* **STATED TASK**:
Copy out all of the data exactly as it appears.

* **ENTRIES SHOWN**:
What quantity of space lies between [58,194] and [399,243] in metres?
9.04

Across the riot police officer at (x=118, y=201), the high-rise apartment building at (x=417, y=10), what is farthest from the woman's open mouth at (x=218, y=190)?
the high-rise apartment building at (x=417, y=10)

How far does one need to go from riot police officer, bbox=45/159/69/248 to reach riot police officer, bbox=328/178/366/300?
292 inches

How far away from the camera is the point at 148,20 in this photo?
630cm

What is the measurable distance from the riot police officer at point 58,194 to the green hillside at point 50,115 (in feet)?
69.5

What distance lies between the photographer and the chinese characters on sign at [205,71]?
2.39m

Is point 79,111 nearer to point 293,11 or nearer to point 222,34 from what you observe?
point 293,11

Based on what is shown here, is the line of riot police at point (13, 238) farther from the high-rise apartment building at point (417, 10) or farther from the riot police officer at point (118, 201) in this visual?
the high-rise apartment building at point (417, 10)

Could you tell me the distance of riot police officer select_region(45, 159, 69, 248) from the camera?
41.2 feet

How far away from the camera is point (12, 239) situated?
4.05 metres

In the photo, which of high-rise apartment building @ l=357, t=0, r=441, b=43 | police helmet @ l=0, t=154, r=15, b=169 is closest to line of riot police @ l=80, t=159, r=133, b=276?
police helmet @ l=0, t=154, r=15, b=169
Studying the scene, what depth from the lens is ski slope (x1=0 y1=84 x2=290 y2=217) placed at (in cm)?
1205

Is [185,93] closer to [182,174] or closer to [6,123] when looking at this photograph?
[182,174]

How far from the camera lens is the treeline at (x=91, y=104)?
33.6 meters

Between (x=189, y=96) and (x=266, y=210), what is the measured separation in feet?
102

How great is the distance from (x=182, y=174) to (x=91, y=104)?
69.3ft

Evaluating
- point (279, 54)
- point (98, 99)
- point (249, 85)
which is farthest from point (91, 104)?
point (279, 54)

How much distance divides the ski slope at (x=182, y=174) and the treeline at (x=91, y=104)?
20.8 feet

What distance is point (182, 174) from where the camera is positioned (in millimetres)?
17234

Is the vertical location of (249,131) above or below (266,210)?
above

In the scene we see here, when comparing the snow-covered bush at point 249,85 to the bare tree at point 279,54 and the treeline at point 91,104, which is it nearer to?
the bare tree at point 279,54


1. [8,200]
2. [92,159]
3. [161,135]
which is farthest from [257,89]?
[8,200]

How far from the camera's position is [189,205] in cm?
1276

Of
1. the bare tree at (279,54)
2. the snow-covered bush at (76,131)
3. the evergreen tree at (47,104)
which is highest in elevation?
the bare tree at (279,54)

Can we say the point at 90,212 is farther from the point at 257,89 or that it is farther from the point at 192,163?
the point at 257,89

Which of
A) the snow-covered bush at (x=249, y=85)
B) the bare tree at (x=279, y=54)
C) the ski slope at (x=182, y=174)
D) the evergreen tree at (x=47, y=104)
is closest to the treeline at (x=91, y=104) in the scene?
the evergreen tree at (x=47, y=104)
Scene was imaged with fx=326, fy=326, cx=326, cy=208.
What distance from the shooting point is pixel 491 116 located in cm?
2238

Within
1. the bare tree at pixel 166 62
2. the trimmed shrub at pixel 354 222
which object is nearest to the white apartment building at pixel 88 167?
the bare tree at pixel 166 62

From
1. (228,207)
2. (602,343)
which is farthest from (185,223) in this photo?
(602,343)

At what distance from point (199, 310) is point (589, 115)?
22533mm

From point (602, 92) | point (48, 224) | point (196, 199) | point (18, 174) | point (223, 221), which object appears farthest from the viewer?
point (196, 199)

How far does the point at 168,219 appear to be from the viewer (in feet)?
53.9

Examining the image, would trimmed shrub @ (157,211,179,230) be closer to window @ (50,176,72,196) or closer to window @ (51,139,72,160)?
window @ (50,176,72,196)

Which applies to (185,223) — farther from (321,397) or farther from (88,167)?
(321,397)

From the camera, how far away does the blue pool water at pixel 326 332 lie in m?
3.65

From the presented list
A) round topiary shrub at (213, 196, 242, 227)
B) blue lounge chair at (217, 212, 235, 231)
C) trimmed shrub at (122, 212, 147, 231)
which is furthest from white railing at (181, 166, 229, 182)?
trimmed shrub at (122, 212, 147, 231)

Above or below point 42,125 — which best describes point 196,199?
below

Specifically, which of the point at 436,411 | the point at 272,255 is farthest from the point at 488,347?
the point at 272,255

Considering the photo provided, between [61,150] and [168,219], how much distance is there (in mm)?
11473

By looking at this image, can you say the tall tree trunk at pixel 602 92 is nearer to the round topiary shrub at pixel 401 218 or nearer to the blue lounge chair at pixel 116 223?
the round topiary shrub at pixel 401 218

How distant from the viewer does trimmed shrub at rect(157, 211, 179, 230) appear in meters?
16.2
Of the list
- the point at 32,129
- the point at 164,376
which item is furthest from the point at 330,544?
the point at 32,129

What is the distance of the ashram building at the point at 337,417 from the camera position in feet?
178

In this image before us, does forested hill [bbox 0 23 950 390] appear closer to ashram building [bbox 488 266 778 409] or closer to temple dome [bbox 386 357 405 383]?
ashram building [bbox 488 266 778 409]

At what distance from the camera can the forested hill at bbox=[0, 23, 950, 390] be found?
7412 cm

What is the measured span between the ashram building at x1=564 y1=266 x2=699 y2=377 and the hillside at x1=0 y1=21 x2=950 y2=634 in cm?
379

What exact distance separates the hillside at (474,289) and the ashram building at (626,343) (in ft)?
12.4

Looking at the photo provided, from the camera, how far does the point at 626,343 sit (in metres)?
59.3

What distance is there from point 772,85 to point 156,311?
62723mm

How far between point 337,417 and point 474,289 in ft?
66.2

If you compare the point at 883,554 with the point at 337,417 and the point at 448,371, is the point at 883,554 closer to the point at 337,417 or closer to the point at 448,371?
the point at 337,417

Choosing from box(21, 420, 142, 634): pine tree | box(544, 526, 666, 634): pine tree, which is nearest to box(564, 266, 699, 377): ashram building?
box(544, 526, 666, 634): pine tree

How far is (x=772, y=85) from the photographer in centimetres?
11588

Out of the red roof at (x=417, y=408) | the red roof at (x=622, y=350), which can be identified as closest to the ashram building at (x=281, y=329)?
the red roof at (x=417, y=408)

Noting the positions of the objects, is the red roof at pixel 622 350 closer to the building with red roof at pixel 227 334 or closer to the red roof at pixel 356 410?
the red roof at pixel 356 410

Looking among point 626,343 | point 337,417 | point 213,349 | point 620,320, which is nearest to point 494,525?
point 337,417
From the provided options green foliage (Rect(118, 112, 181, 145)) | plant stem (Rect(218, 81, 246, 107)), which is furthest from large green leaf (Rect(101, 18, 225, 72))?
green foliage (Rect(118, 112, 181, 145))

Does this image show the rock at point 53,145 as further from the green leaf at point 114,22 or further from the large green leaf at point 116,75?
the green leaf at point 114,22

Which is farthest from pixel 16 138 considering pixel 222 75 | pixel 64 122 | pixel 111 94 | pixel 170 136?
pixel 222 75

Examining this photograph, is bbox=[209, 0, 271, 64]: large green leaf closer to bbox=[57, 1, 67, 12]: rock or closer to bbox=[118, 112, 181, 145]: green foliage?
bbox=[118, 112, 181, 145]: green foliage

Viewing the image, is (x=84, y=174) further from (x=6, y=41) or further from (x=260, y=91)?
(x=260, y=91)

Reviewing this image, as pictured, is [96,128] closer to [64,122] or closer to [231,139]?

* **FINISHED TASK**:
What quantity of space lies between [58,194] and [399,243] in metres?
9.04

Across the riot police officer at (x=118, y=201), the high-rise apartment building at (x=417, y=10), what is farthest from the woman's open mouth at (x=218, y=190)?
the high-rise apartment building at (x=417, y=10)

How far does one need to go from riot police officer, bbox=45/159/69/248 to reach riot police officer, bbox=328/178/366/300?
292 inches

How far away from the camera is the point at 148,20 in this photo?
630cm

What is the measurable distance from the riot police officer at point 58,194 to the green hillside at point 50,115 (in feet)?
69.5

What distance lies between the photographer and the chinese characters on sign at [205,71]?
2.39m

Is point 79,111 nearer to point 293,11 or nearer to point 222,34 from what you observe?
point 293,11

Based on what is shown here, is the line of riot police at point (13, 238) farther from the high-rise apartment building at point (417, 10) or farther from the riot police officer at point (118, 201) in this visual?
the high-rise apartment building at point (417, 10)

Could you tell me the distance of riot police officer select_region(45, 159, 69, 248) from the camera?
41.2 feet

How far away from the camera is point (12, 239) situated?
4.05 metres

In the photo, which of high-rise apartment building @ l=357, t=0, r=441, b=43 | police helmet @ l=0, t=154, r=15, b=169 is closest to line of riot police @ l=80, t=159, r=133, b=276?
police helmet @ l=0, t=154, r=15, b=169
Studying the scene, what depth from the lens is ski slope (x1=0 y1=84 x2=290 y2=217) placed at (in cm)?
1205

Is [185,93] closer to [182,174] or closer to [6,123] when looking at this photograph?
[182,174]

How far from the camera lens is the treeline at (x=91, y=104)?
33.6 meters

Between (x=189, y=96) and (x=266, y=210), what is the measured separation in feet?
102

How great is the distance from (x=182, y=174) to (x=91, y=104)?
69.3ft

Evaluating
- point (279, 54)
- point (98, 99)
- point (249, 85)
which is farthest from point (91, 104)?
point (279, 54)

How much distance divides the ski slope at (x=182, y=174) and the treeline at (x=91, y=104)?
20.8 feet

What distance is point (182, 174) from where the camera is positioned (in millimetres)?
17234

Is the vertical location of (249,131) above or below (266,210)?
above

In the scene we see here, when comparing the snow-covered bush at point 249,85 to the bare tree at point 279,54 and the treeline at point 91,104, which is it nearer to?
the bare tree at point 279,54


1. [8,200]
2. [92,159]
3. [161,135]
which is farthest from [257,89]?
[8,200]

How far from the camera's position is [189,205] in cm?
1276

Of
1. the bare tree at (279,54)
2. the snow-covered bush at (76,131)
3. the evergreen tree at (47,104)
which is highest in elevation?
the bare tree at (279,54)

Can we say the point at 90,212 is farther from the point at 257,89 or that it is farther from the point at 192,163?
the point at 257,89

Which of
A) the snow-covered bush at (x=249, y=85)
B) the bare tree at (x=279, y=54)
C) the ski slope at (x=182, y=174)
D) the evergreen tree at (x=47, y=104)
is closest to the treeline at (x=91, y=104) in the scene?
the evergreen tree at (x=47, y=104)
Scene was imaged with fx=326, fy=326, cx=326, cy=208.
What distance from the shooting point is pixel 491 116 located in cm?
2238

Within
1. the bare tree at pixel 166 62
2. the trimmed shrub at pixel 354 222
which object is nearest to the white apartment building at pixel 88 167?
the bare tree at pixel 166 62

From
1. (228,207)
2. (602,343)
which is farthest from (185,223) in this photo?
(602,343)

At what distance from point (199, 310) is point (589, 115)?
22533mm

From point (602, 92) | point (48, 224) | point (196, 199) | point (18, 174) | point (223, 221), which object appears farthest from the viewer?
point (196, 199)

How far does the point at 168,219 appear to be from the viewer (in feet)?
53.9

Examining the image, would trimmed shrub @ (157,211,179,230) be closer to window @ (50,176,72,196) or closer to window @ (51,139,72,160)?
window @ (50,176,72,196)

Which applies to (185,223) — farther from (321,397) or farther from (88,167)?
(321,397)

From the camera, how far away does the blue pool water at pixel 326 332 lie in m?
3.65

From the presented list
A) round topiary shrub at (213, 196, 242, 227)
B) blue lounge chair at (217, 212, 235, 231)
C) trimmed shrub at (122, 212, 147, 231)
which is furthest from white railing at (181, 166, 229, 182)?
trimmed shrub at (122, 212, 147, 231)

Above or below point 42,125 — which best describes point 196,199?
below

Specifically, which of the point at 436,411 | the point at 272,255 is farthest from the point at 488,347?
the point at 272,255

Considering the photo provided, between [61,150] and [168,219], how much distance is there (in mm)?
11473

By looking at this image, can you say the tall tree trunk at pixel 602 92 is nearer to the round topiary shrub at pixel 401 218 or nearer to the blue lounge chair at pixel 116 223?
the round topiary shrub at pixel 401 218

How distant from the viewer does trimmed shrub at rect(157, 211, 179, 230) appear in meters?
16.2
Of the list
- the point at 32,129
- the point at 164,376
which item is furthest from the point at 330,544?
the point at 32,129

What is the distance of the ashram building at the point at 337,417 from the camera position in feet?
178

In this image before us, does forested hill [bbox 0 23 950 390] appear closer to ashram building [bbox 488 266 778 409] or closer to temple dome [bbox 386 357 405 383]?
ashram building [bbox 488 266 778 409]

At what distance from the camera can the forested hill at bbox=[0, 23, 950, 390] be found?
7412 cm

What is the measured span between the ashram building at x1=564 y1=266 x2=699 y2=377 and the hillside at x1=0 y1=21 x2=950 y2=634 in cm?
379

What exact distance separates the hillside at (474,289) and the ashram building at (626,343) (in ft)?
12.4

Looking at the photo provided, from the camera, how far does the point at 626,343 sit (in metres)?
59.3

What distance is there from point 772,85 to point 156,311?
62723mm

How far between point 337,417 and point 474,289 in ft?
66.2

If you compare the point at 883,554 with the point at 337,417 and the point at 448,371, is the point at 883,554 closer to the point at 337,417 or closer to the point at 448,371?
the point at 337,417

Choosing from box(21, 420, 142, 634): pine tree | box(544, 526, 666, 634): pine tree, which is nearest to box(564, 266, 699, 377): ashram building?
box(544, 526, 666, 634): pine tree

How far is (x=772, y=85) from the photographer in centimetres?
11588

Out of the red roof at (x=417, y=408) | the red roof at (x=622, y=350), which can be identified as closest to the ashram building at (x=281, y=329)?
the red roof at (x=417, y=408)

Noting the positions of the objects, is the red roof at pixel 622 350 closer to the building with red roof at pixel 227 334 or closer to the red roof at pixel 356 410?
the red roof at pixel 356 410

Looking among point 626,343 | point 337,417 | point 213,349 | point 620,320, which is nearest to point 494,525?
point 337,417
From the provided options green foliage (Rect(118, 112, 181, 145)) | plant stem (Rect(218, 81, 246, 107)), which is furthest from large green leaf (Rect(101, 18, 225, 72))?
green foliage (Rect(118, 112, 181, 145))

Does this image show the rock at point 53,145 as further from the green leaf at point 114,22 or further from the large green leaf at point 116,75?
the green leaf at point 114,22

Which is farthest from pixel 16 138 considering pixel 222 75 | pixel 64 122 | pixel 111 94 | pixel 170 136?
pixel 222 75

Examining this photograph, is bbox=[209, 0, 271, 64]: large green leaf closer to bbox=[57, 1, 67, 12]: rock or closer to bbox=[118, 112, 181, 145]: green foliage?
bbox=[118, 112, 181, 145]: green foliage

Viewing the image, is (x=84, y=174) further from (x=6, y=41) or further from (x=260, y=91)?
(x=260, y=91)

Reviewing this image, as pictured, is [96,128] closer to [64,122] or closer to [231,139]?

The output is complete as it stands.